Most FAI-designs (e.g. the one by Hibbard) are not very clever:
What on Earth could someone possibly be thinking, when they propose creating a superintelligence whose behaviors are reinforced by human smiles?
…Well, you never do know what other people are thinking, but in this case I’m willing to make a guess. It has to do with a field of cognitive psychology called Qualitative Reasoning.
…How many problems are there with this reasoning?
Let us count the ways…
Problem 1: There are ways to cause smiles besides happiness.
…Tiny molecular photographs of human smiles – or if you rule that out, then faces ripped off and permanently wired into smiles – or if you rule that out, then brains stimulated into permanent maximum happiness, in whichever way results in the widest smiles…
Problem 2: What exactly does the AI consider to be happiness?
…As discussed in Magical Categories, the super-exponential size of Concept-space and the “unnaturalness” of categories appearing in terminal values (their boundaries are not directly determined by naturally arising predictive problems) means that the boundary a human would draw around “happiness” is not trivial information to infuse into the AI.
Problem 3: Is every act which increases the total amount of happiness in the universe, always the right thing to do?
…If everyone in the universe just ends up with their brains hotwired to experience maximum happiness forever, or perhaps just replaced with orgasmium gloop, is that the greatest possible fulfillment of humanity’s potential? Is this what we wish to make of ourselves?
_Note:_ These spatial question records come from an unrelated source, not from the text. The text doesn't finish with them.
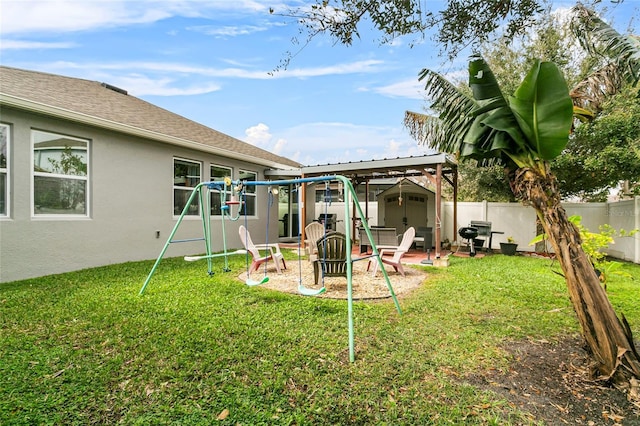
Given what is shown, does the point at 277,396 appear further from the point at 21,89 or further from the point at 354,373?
the point at 21,89

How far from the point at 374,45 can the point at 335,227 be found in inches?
463

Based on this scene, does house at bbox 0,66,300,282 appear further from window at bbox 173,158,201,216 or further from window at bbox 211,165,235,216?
window at bbox 211,165,235,216

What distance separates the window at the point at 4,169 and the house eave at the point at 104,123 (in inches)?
24.0

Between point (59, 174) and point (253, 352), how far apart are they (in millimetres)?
7044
…what if the AI has to choose between a course of action that leads people to believe a pleasant fiction, or a course of action that leads to people knowing an unpleasant truth?
I think wireheading or creating satisfied heroin junkies are really not that horrifying scenarios, at least if we believe in Yudkowsky’s metaethics which seems rather relativistic anyhow.
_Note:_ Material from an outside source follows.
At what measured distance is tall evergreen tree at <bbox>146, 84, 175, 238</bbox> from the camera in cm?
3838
Just like you wouldn’t want an AI to optimize for only some of the humans, you wouldn’t want an AI to optimize for only some of the values. And, as I keep emphasizing for exactly this reason, we’ve got a lot of values.
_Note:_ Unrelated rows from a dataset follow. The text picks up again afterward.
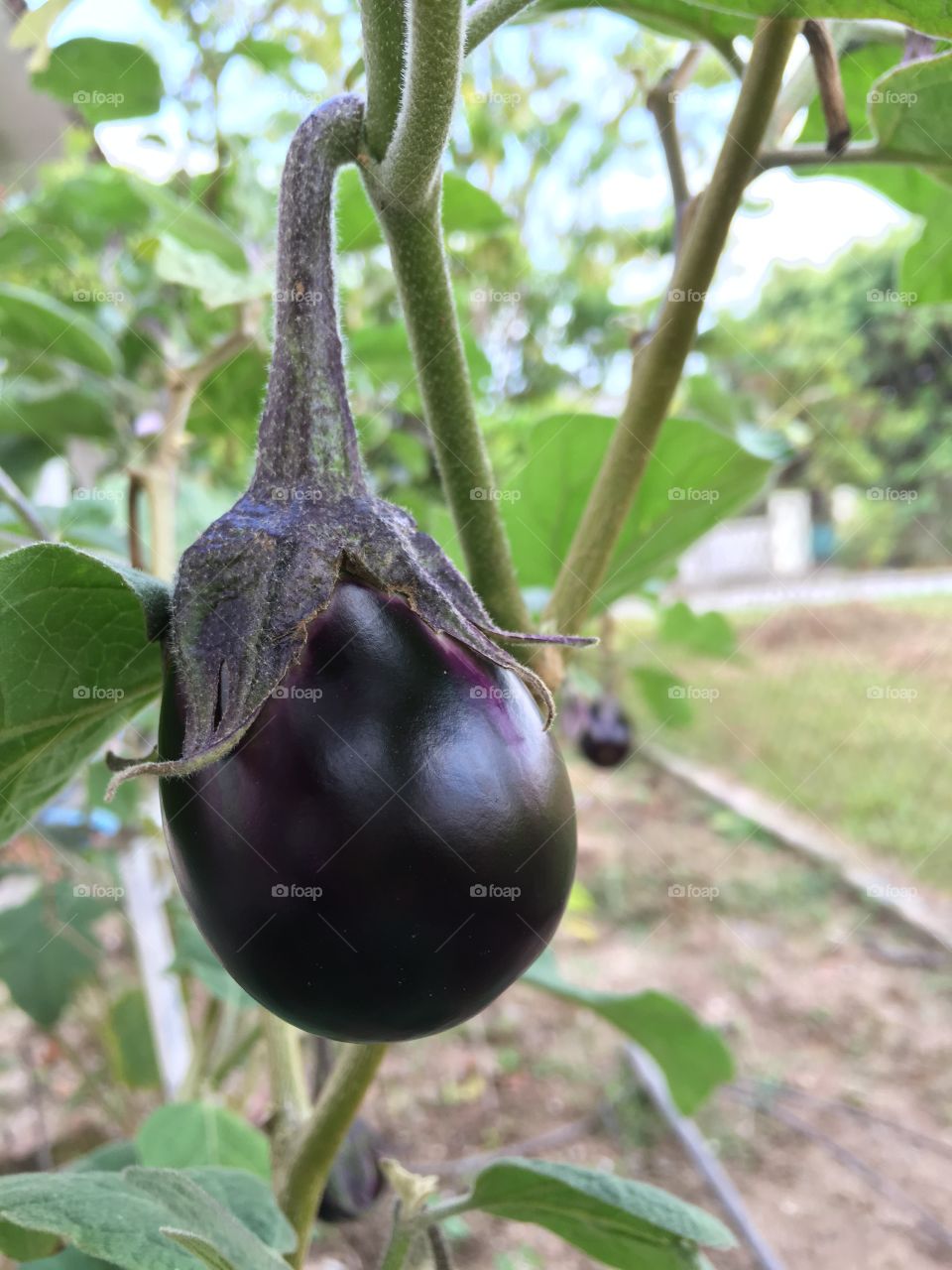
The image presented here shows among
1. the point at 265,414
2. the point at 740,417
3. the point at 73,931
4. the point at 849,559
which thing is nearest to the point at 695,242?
the point at 265,414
These then are three problems, with strategies of Friendliness built upon qualitative reasoning that seems to imply a positive link to utility:
The fragility of normal causal links when a superintelligence searches for more efficient paths through time;
The superexponential vastness of conceptspace, and the unnaturalness of the boundaries of our desires;
And all that would be lost, if success is less than complete, and a superintelligence squeezes the future without protecting everything of value in it.